The rose seemed to melt in air, so quickly did it wither and collapse. And the brother and sister embraced and danced with joy, for each in the other's face saw the fulfilment of their double wish.

"Oh, how young you look! Oh, how pretty you are! Oh, what happiness it is not to be old any longer! The dear fairy! The kind fairy!" These were the exclamations which the squirrels and the birds heard for the next ten minutes, and the birds and the squirrels seemed to be amused, for certain queer and unexplained little noises like laughs sounded from under the leaves and behind the bushes.

"Let us go home at once to mother," cried Pierotte.

There was no difficulty about the paths now. After walking awhile, Pierot began to recognize this turn and that. There was the huntsman's oak and the Dropping Well; and there—yes, he was sure—lay the hazel copse where the father had bidden them go for wood.

"I say," cried Pierotte, with a sudden bright thought, "we will wait and bind one fagot for the mother's oven—the poor mother! Who has fetched her wood all this time, do you suppose?"

Plenty of sticks lay on the ground ready for binding. The wood-choppers had just left off their work, it would seem. Pierotte's basket was filled, a fagot tied and lifted on to Pierot's shoulders, and through the gathering twilight they hurried homeward. They were out of the wood soon. There was the hut, with a curl of smoke rising from the chimney; there was the mother standing at the door and looking toward the forest. What would she say when she saw them?

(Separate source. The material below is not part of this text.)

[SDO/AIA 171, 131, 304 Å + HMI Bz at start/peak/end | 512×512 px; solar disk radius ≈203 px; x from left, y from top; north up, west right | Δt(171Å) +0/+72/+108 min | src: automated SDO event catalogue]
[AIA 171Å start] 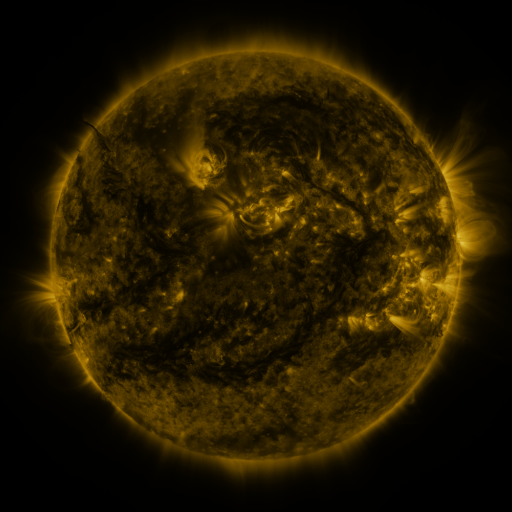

What she said astonished them very much.

"How long you have been!" were the words, but the tone was not one of surprise.

"O mother, mother!" cried Pierotte, clinging to her arm, while Pierot said, "We were afraid to come home because we looked so old, and we feared you would not know us, but now we are young again."

"Old! young!" said the mother. "What does the lad mean! One does not age so fast between sunrise and sunset as to be afraid to come home. Are you dreaming, Pierot?"